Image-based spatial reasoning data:
----------

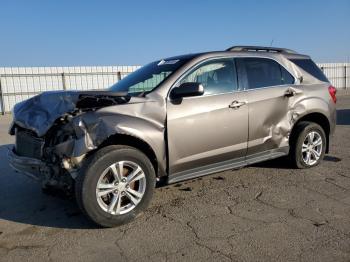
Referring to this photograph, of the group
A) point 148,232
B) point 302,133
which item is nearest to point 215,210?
point 148,232

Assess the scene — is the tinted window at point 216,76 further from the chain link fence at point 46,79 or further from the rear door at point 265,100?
the chain link fence at point 46,79

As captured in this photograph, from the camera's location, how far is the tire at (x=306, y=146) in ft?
18.5

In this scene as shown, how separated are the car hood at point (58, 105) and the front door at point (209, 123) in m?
0.58

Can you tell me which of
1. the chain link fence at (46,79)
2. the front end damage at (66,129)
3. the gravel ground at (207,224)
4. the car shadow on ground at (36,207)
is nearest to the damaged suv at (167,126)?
the front end damage at (66,129)

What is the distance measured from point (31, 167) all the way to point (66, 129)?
68 cm

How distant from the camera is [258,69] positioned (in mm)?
5305

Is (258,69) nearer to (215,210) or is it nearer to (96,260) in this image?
(215,210)

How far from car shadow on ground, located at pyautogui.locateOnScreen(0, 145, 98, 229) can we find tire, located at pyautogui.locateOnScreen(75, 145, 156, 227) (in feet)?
0.91

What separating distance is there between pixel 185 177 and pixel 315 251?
5.74 ft

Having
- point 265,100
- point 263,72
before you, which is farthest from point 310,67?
point 265,100

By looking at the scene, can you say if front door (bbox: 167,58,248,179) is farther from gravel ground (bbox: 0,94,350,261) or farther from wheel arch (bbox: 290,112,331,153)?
wheel arch (bbox: 290,112,331,153)

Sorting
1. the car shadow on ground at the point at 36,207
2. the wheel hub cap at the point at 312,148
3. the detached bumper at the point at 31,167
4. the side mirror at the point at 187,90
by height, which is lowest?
the car shadow on ground at the point at 36,207

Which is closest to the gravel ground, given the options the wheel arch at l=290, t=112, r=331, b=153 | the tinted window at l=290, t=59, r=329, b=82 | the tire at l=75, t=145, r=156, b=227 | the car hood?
the tire at l=75, t=145, r=156, b=227

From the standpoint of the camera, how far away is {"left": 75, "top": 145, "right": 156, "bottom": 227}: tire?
12.2ft
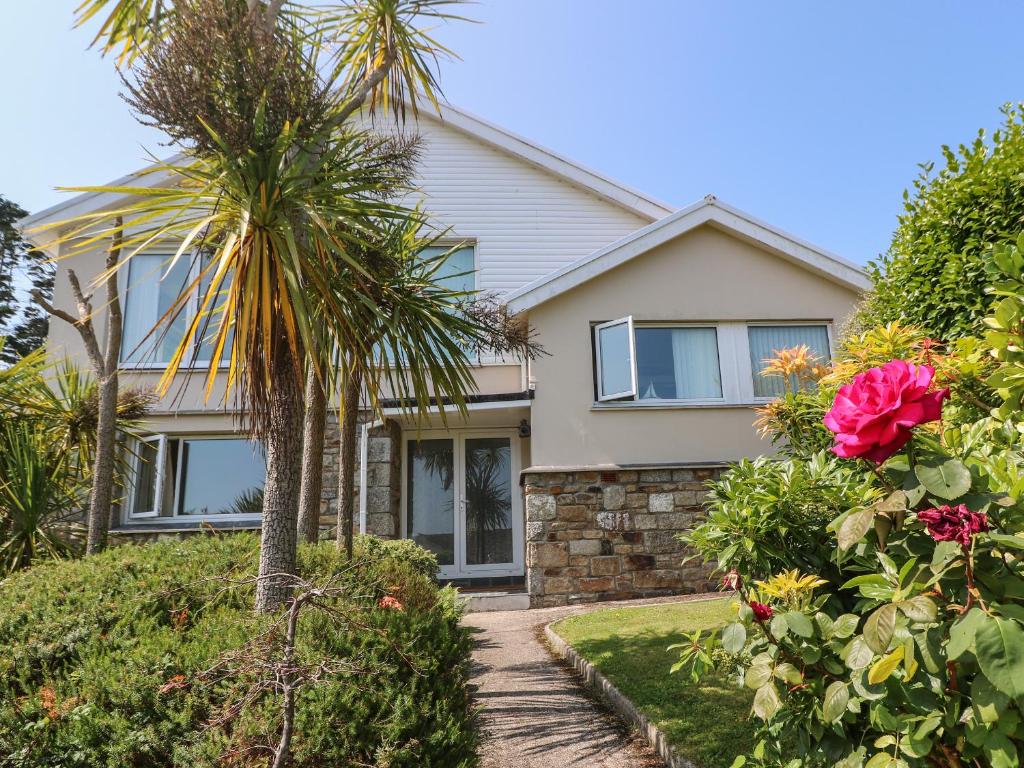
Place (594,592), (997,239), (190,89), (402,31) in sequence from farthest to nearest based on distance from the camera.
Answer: (594,592) → (402,31) → (190,89) → (997,239)

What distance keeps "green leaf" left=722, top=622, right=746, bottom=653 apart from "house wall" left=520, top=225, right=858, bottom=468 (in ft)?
25.2

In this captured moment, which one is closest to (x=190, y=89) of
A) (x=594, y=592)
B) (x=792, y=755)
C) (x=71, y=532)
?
(x=792, y=755)

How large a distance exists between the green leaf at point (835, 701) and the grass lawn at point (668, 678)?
539mm

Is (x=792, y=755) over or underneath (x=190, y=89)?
underneath

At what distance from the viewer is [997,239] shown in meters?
3.49

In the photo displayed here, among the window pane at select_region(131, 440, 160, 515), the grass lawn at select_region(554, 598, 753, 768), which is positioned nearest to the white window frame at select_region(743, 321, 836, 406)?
the grass lawn at select_region(554, 598, 753, 768)

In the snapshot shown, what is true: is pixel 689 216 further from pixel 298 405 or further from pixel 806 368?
pixel 298 405

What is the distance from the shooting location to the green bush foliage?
11.3 ft

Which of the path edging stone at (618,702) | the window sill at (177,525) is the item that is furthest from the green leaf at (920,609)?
the window sill at (177,525)

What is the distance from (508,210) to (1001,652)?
12182mm

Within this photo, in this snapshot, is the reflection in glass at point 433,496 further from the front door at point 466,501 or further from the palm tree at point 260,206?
the palm tree at point 260,206

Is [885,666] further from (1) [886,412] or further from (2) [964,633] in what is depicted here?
(1) [886,412]

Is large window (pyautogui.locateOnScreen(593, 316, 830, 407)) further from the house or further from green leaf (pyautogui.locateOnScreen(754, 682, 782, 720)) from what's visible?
green leaf (pyautogui.locateOnScreen(754, 682, 782, 720))

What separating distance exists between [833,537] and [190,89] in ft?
14.4
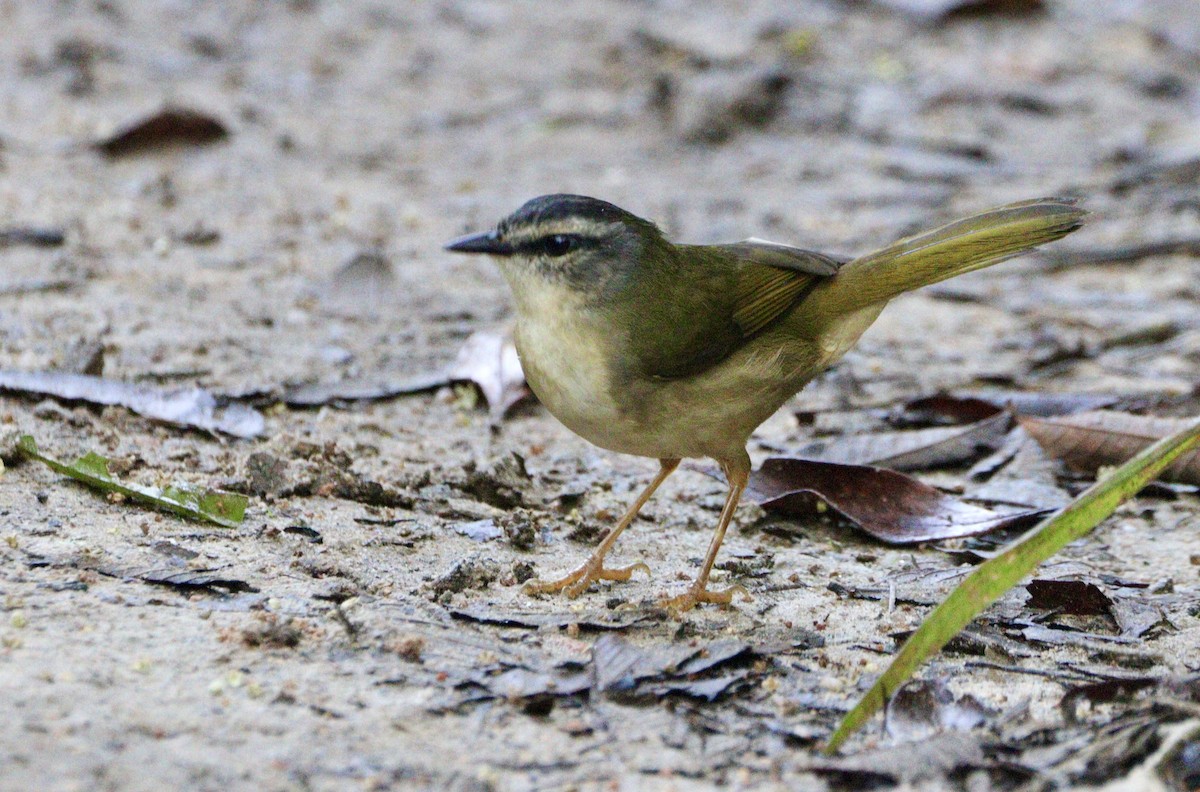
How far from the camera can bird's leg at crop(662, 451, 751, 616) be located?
3850mm

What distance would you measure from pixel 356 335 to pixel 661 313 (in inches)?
94.8

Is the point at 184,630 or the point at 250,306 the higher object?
the point at 250,306

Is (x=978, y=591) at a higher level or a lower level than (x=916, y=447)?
higher

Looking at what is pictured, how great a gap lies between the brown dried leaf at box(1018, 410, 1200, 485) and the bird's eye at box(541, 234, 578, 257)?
6.83 ft

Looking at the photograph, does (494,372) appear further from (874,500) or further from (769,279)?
(874,500)

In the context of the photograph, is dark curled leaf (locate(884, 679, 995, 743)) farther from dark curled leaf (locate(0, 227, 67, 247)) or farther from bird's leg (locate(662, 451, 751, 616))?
dark curled leaf (locate(0, 227, 67, 247))

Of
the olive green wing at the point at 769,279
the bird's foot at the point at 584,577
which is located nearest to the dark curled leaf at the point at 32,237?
the olive green wing at the point at 769,279

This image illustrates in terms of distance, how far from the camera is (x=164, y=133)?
881cm

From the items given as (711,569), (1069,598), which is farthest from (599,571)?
(1069,598)

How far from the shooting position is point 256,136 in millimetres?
9297

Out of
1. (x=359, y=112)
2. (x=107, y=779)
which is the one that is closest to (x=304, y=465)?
(x=107, y=779)

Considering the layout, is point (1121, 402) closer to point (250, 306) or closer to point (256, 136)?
point (250, 306)

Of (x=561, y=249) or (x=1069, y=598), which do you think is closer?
(x=1069, y=598)

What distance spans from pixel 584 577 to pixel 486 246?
1072mm
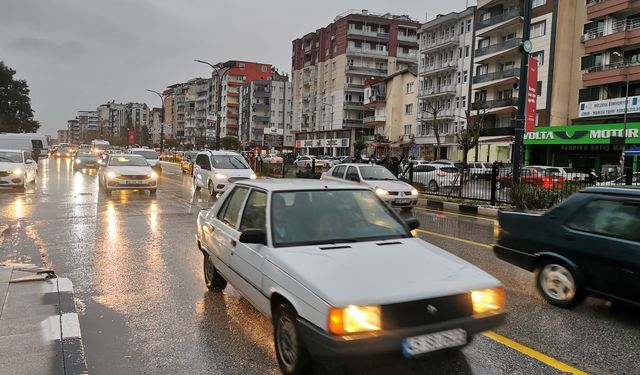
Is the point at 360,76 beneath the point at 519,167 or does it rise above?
above

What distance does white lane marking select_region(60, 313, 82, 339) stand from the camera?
431 cm

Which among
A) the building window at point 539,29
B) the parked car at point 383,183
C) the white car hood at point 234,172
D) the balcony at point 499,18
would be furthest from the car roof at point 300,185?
the balcony at point 499,18

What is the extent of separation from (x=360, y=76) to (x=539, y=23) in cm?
4023

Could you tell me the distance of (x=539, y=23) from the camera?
47656 millimetres

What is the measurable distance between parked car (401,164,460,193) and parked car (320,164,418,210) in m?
5.34

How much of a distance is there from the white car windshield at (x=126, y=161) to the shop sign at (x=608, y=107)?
36.4 metres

----------

Without the pictures, return the entries exactly as they appear.

Referring to this photograph, of the group
A) point 148,232
B) point 302,133
which item is nearest to point 215,210?
point 148,232

Assess the scene — is the tinted window at point 216,76 further from the chain link fence at point 46,79 or further from the rear door at point 265,100?
the chain link fence at point 46,79

As captured in this photograph, from the camera's location, how far is the tire at (x=306, y=146) in ft?
18.5

In this scene as shown, how separated are the car hood at point (58, 105) and the front door at point (209, 123) in m?
0.58

Can you tell me which of
1. the chain link fence at (46,79)
2. the front end damage at (66,129)
3. the gravel ground at (207,224)
4. the car shadow on ground at (36,207)
is nearest to the damaged suv at (167,126)?
the front end damage at (66,129)

What is the distance measured from point (31, 167) all the way to point (66, 129)?
68 cm

How distant from the camera is [258,69] positioned (in mm)?
5305

Is (258,69) nearer to (215,210) or is it nearer to (96,260) in this image?
(215,210)

How far from car shadow on ground, located at pyautogui.locateOnScreen(0, 145, 98, 229) can we find tire, located at pyautogui.locateOnScreen(75, 145, 156, 227) (in feet)?
0.91

What separating distance is there between pixel 185 177 and pixel 315 251?
5.74 ft

Having
- point 265,100
- point 263,72
before you, which is farthest from point 310,67?
point 265,100

By looking at the scene, can you say if front door (bbox: 167,58,248,179) is farther from gravel ground (bbox: 0,94,350,261) or farther from wheel arch (bbox: 290,112,331,153)?
wheel arch (bbox: 290,112,331,153)

Sorting
1. the car shadow on ground at the point at 36,207
2. the wheel hub cap at the point at 312,148
3. the detached bumper at the point at 31,167
4. the side mirror at the point at 187,90
by height, which is lowest?
the car shadow on ground at the point at 36,207

Which is closest to the gravel ground, given the options the wheel arch at l=290, t=112, r=331, b=153 | the tinted window at l=290, t=59, r=329, b=82 | the tire at l=75, t=145, r=156, b=227 | the car hood?
the tire at l=75, t=145, r=156, b=227

From the standpoint of the camera, how far away is {"left": 75, "top": 145, "right": 156, "bottom": 227}: tire?
12.2ft
Place (594,592), (997,239), (190,89), (402,31) in sequence from farthest to nearest based on distance from the camera.
Answer: (594,592) → (402,31) → (190,89) → (997,239)

What distance keeps "green leaf" left=722, top=622, right=746, bottom=653 apart from "house wall" left=520, top=225, right=858, bottom=468 (in ft)?
25.2

In this captured moment, which one is closest to (x=190, y=89) of
A) (x=594, y=592)
B) (x=792, y=755)
C) (x=71, y=532)
?
(x=792, y=755)

How large a distance exists between the green leaf at point (835, 701) and the grass lawn at point (668, 678)?
539mm

Is (x=792, y=755) over or underneath (x=190, y=89)?
underneath

At what distance from the viewer is [997,239] shown in meters?
3.49

In the photo displayed here, among the window pane at select_region(131, 440, 160, 515), the grass lawn at select_region(554, 598, 753, 768), which is positioned nearest to the white window frame at select_region(743, 321, 836, 406)?
the grass lawn at select_region(554, 598, 753, 768)

In the snapshot shown, what is true: is pixel 689 216 further from pixel 298 405 or further from pixel 806 368?
pixel 298 405

What is the distance from the shooting location to the green bush foliage?
11.3 ft

Which of the path edging stone at (618,702) | the window sill at (177,525) is the item that is furthest from the green leaf at (920,609)?
the window sill at (177,525)

What is the distance from (508,210) to (1001,652)?
12182mm

Within this photo, in this snapshot, is the reflection in glass at point 433,496 further from the front door at point 466,501 or further from the palm tree at point 260,206?
the palm tree at point 260,206

Is [885,666] further from (1) [886,412] or further from (2) [964,633] in what is depicted here?
(1) [886,412]

Is large window (pyautogui.locateOnScreen(593, 316, 830, 407)) further from the house or further from green leaf (pyautogui.locateOnScreen(754, 682, 782, 720)) from what's visible?
green leaf (pyautogui.locateOnScreen(754, 682, 782, 720))

What separating distance exists between [833,537] and [190,89] in ft?
14.4
How far from the camera can bird's leg at crop(662, 451, 751, 616) be located?
3850mm

What distance would you measure from pixel 356 335 to pixel 661 313 (in inches)?
94.8

Is the point at 184,630 or the point at 250,306 the higher object?
the point at 250,306

Is (x=978, y=591) at a higher level or a lower level than (x=916, y=447)?
higher

Looking at what is pictured, how great a gap lies between the brown dried leaf at box(1018, 410, 1200, 485) and the bird's eye at box(541, 234, 578, 257)?
6.83 ft

Looking at the photograph, does (494,372) appear further from (874,500) or further from (769,279)?
(874,500)

In the context of the photograph, is dark curled leaf (locate(884, 679, 995, 743)) farther from dark curled leaf (locate(0, 227, 67, 247)) or farther from bird's leg (locate(662, 451, 751, 616))?
dark curled leaf (locate(0, 227, 67, 247))

Of
the olive green wing at the point at 769,279
the bird's foot at the point at 584,577
which is located nearest to the dark curled leaf at the point at 32,237?
the olive green wing at the point at 769,279

This image illustrates in terms of distance, how far from the camera is (x=164, y=133)?
881cm

From the items given as (711,569), (1069,598), which is farthest from (599,571)?
(1069,598)

How far from the shooting position is point 256,136 in millimetres?
9297

Out of
1. (x=359, y=112)
2. (x=107, y=779)
which is the one that is closest to (x=304, y=465)?
(x=107, y=779)

Considering the layout, is point (1121, 402) closer to point (250, 306) or closer to point (256, 136)?
point (250, 306)

Of (x=561, y=249) or (x=1069, y=598), which do you think is closer?
(x=1069, y=598)

What distance spans from pixel 584 577 to pixel 486 246?
1072mm
Is the point at 360,76 beneath the point at 519,167 or does it rise above?
above

What distance does white lane marking select_region(60, 313, 82, 339) stand from the camera?
431 cm

Which among
A) the building window at point 539,29
B) the parked car at point 383,183
C) the white car hood at point 234,172
D) the balcony at point 499,18
would be furthest from the car roof at point 300,185?
the balcony at point 499,18

What is the extent of separation from (x=360, y=76) to (x=539, y=23) in cm?
4023

Could you tell me the distance of (x=539, y=23) from the camera?
47656 millimetres

What is the measurable distance between parked car (401,164,460,193) and parked car (320,164,418,210) in m?
5.34

How much of a distance is there from the white car windshield at (x=126, y=161) to the shop sign at (x=608, y=107)?
36.4 metres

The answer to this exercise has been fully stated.